• [Supplied text]

•••••

Copper for Preventing Microbial Environmental Contamination
Casey AL, Lambert PA, Miruszenko L, Elliott TSJ. Poster presented at the Interscience Conference on Antimicrobial Agents and Chemotherapy (ICAAC), October 2008.
Background: Transmission of infection involves various vehicles, including contaminated surfaces which have stimulated interest in antimicrobial materials. Copper has antimicrobial activity and its application in the clinical setting has been explored. Activity of copper against a wide range of hospital pathogens was also determined.

•••••

• [Assigned task 1]
Answer from the text on copper and microbial contamination:
(a) At which conference was the poster presented?
(b) In what month and year was it presented?
(c) According to the background section, what has stimulated interest in antimicrobial materials?
• [Assigned task 2]
Extend the text on copper and microbial contamination past its final sentence with a few more sentences in the same style.

• [Data provided]
•••••

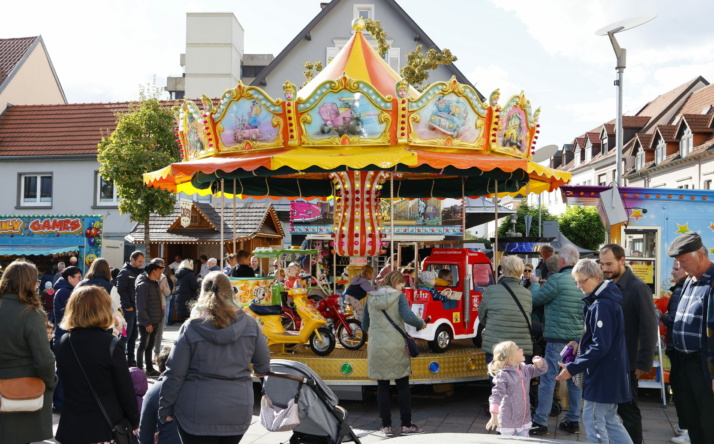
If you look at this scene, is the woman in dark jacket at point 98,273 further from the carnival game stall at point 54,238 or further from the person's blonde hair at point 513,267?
the carnival game stall at point 54,238

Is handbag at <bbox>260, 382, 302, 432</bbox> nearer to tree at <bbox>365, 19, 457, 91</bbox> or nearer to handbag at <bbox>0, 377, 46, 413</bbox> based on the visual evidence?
handbag at <bbox>0, 377, 46, 413</bbox>

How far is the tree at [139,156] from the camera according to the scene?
18.4 m

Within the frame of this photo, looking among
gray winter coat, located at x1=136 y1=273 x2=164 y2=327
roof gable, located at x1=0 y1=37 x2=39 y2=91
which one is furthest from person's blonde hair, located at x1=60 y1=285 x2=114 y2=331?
roof gable, located at x1=0 y1=37 x2=39 y2=91

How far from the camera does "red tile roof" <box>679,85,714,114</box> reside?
123 feet

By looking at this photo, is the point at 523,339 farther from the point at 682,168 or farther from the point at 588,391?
the point at 682,168

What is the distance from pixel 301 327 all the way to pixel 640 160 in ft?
124

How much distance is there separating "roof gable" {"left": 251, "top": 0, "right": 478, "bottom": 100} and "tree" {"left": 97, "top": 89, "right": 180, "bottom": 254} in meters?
9.92

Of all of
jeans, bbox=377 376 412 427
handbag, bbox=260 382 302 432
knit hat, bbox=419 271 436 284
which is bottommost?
jeans, bbox=377 376 412 427

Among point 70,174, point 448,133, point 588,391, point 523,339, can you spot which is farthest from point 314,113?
point 70,174

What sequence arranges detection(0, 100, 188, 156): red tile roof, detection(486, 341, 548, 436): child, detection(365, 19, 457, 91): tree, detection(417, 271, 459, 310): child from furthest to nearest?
detection(0, 100, 188, 156): red tile roof
detection(365, 19, 457, 91): tree
detection(417, 271, 459, 310): child
detection(486, 341, 548, 436): child

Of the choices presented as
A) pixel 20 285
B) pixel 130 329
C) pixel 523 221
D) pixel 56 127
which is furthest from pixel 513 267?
pixel 523 221

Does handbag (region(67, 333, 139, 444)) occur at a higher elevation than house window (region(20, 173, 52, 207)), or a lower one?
lower

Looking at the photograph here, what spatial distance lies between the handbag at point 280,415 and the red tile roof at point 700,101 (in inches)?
1484

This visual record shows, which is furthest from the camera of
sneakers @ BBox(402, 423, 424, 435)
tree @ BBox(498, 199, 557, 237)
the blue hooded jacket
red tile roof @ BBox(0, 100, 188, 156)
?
tree @ BBox(498, 199, 557, 237)
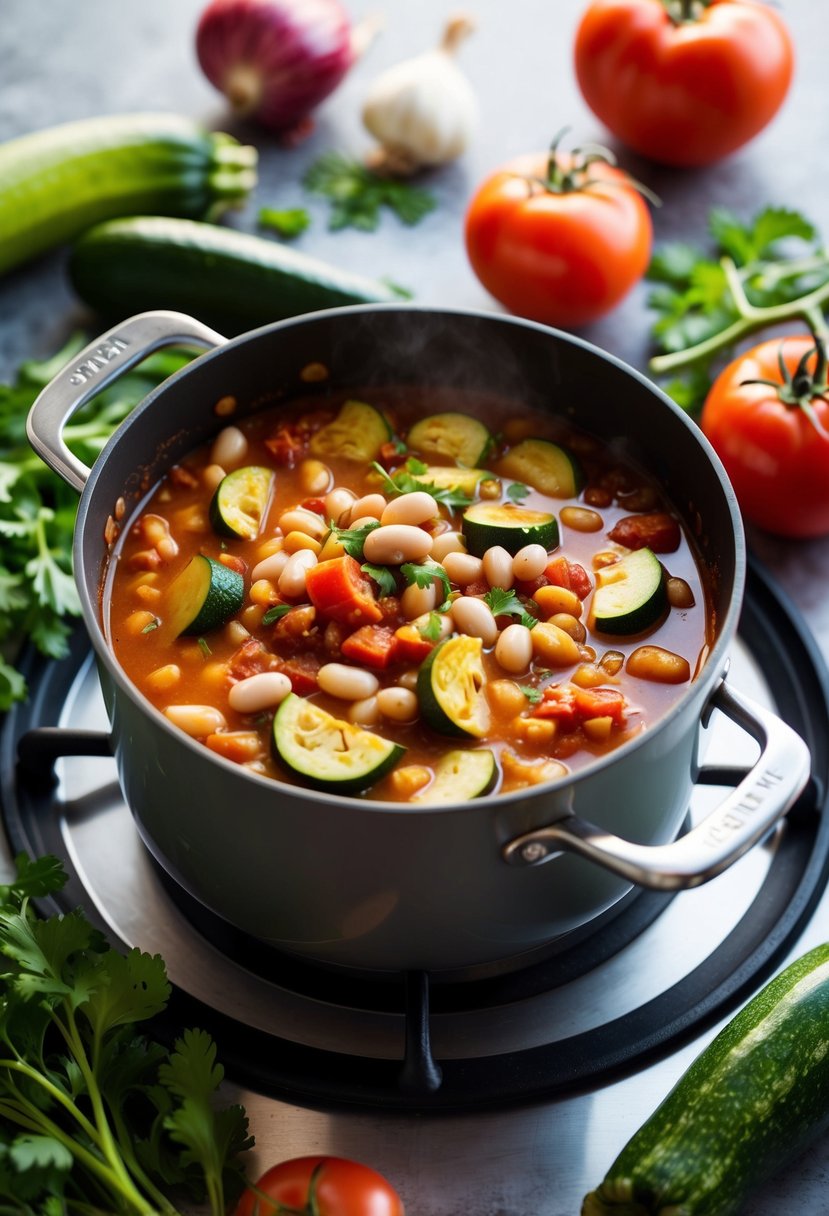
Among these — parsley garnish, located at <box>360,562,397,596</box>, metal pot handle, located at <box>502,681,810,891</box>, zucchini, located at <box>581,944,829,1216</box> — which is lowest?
zucchini, located at <box>581,944,829,1216</box>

•••••

• [Written reply 1]
(a) The Interscience Conference on Antimicrobial Agents and Chemotherapy (ICAAC).
(b) October 2008.
(c) Contaminated surfaces.

• [Written reply 2]
Methods: Microorganisms were applied to copper and stainless steel and viability determined over 3 hours at room temperature following their recovery into a universal neutralising solution. Viability on the metal was also determined by direct observation using epifluorescence microscopy of propidium iodide/SYTO 9 stained cells. A pilot study assessed the number of microorganisms on copper-containing toilet seats, grab rails, tap handles, light switches and door push plates on a busy medical ward. The copper-containing items harboured fewer microorganisms than standard items on a control ward (p=0.01). The study design was adjusted to sample copper-containing and control items on the same ward. A copper-containing: toilet seat, set of tap handles and a ward entrance door push plate were sampled and compared against equivalent standard items.
Results: The viability of Staphylococcus aureus, Escherichia coli, Klebsiella pneumoniae, Acinetobacter baumanii, Enterococcus spp. and Candida albicans was progressively reduced by at least 3 log 10 cycles over 3 hours on copper but not stainless steel surfaces. All copper-containing items harboured significantly fewer microorganisms (90%-100%) than their control equivalents.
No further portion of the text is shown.